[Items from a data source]
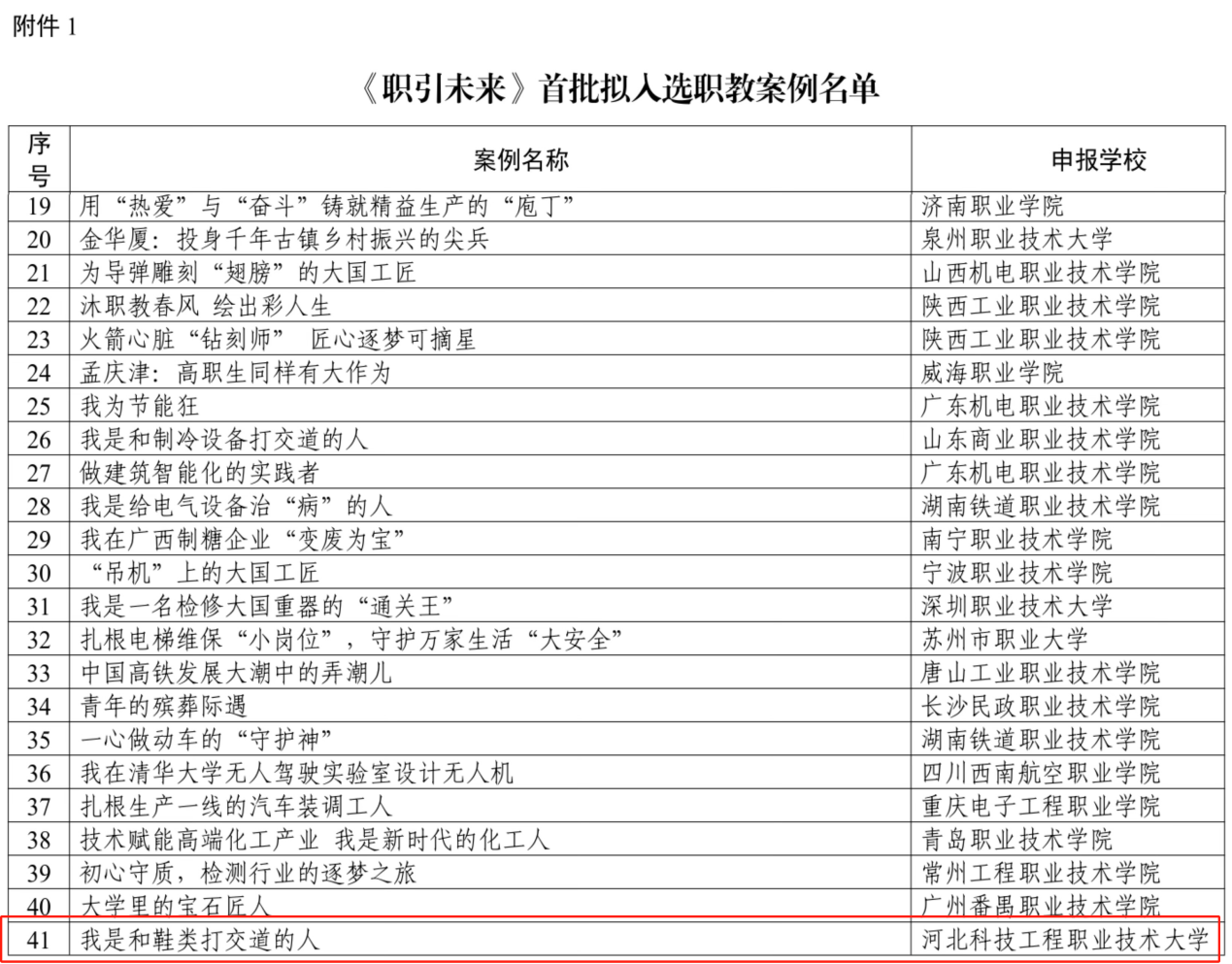 附件 1

《职引未来》首批拟入选职教案例名单

| 序号 | 案例名称 | 申报学校 |
|---|---|---|
| 19 | 用“热爱”与“奋斗”铸就精益生产的“庖丁” | 济南职业学院 |
| 20 | 金华厦：投身千年古镇乡村振兴的尖兵 | 泉州职业技术大学 |
| 21 | 为导弹雕刻“翅膀”的大国工匠 | 山西机电职业技术学院 |
| 22 | 沐职教春风 绘出彩人生 | 陕西工业职业技术学院 |
| 23 | 火箭心脏“钻刻师” 匠心逐梦可摘星 | 陕西工业职业技术学院 |
| 24 | 孟庆津：高职生同样有大作为 | 威海职业学院 |
| 25 | 我为节能狂 | 广东机电职业技术学院 |
| 26 | 我是和制冷设备打交道的人 | 山东商业职业技术学院 |
| 27 | 做建筑智能化的实践者 | 广东机电职业技术学院 |
| 28 | 我是给电气设备治“病”的人 | 湖南铁道职业技术学院 |
| 29 | 我在广西制糖企业“变废为宝” | 南宁职业技术学院 |
| 30 | “吊机”上的大国工匠 | 宁波职业技术学院 |
| 31 | 我是一名检修大国重器的“通关王” | 深圳职业技术大学 |
| 32 | 扎根电梯维保“小岗位”，守护万家生活“大安全” | 苏州市职业大学 |
| 33 | 中国高铁发展大潮中的弄潮儿 | 唐山工业职业技术学院 |
| 34 | 青年的殡葬际遇 | 长沙民政职业技术学院 |
| 35 | 一心做动车的“守护神” | 湖南铁道职业技术学院 |
| 36 | 我在清华大学无人驾驶实验室设计无人机 | 四川西南航空职业学院 |
| 37 | 扎根生产一线的汽车装调工人 | 重庆电子工程职业学院 |
| 38 | 技术赋能高端化工产业 我是新时代的化工人 | 青岛职业技术学院 |
| 39 | 初心守质，检测行业的逐梦之旅 | 常州工程职业技术学院 |
| 40 | 大学里的宝石匠人 | 广州番禺职业技术学院 |
| 41 | 我是和鞋类打交道的人 | 河北科技工程职业技术大学 |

* _What needs to be done_: Which of the lines above include the word "陕西工业职业技术学院"? List those lines.

* _Expected answer_:
| 22 | 沐职教春风 绘出彩人生 | 陕西工业职业技术学院 |
| 23 | 火箭心脏“钻刻师” 匠心逐梦可摘星 | 陕西工业职业技术学院 |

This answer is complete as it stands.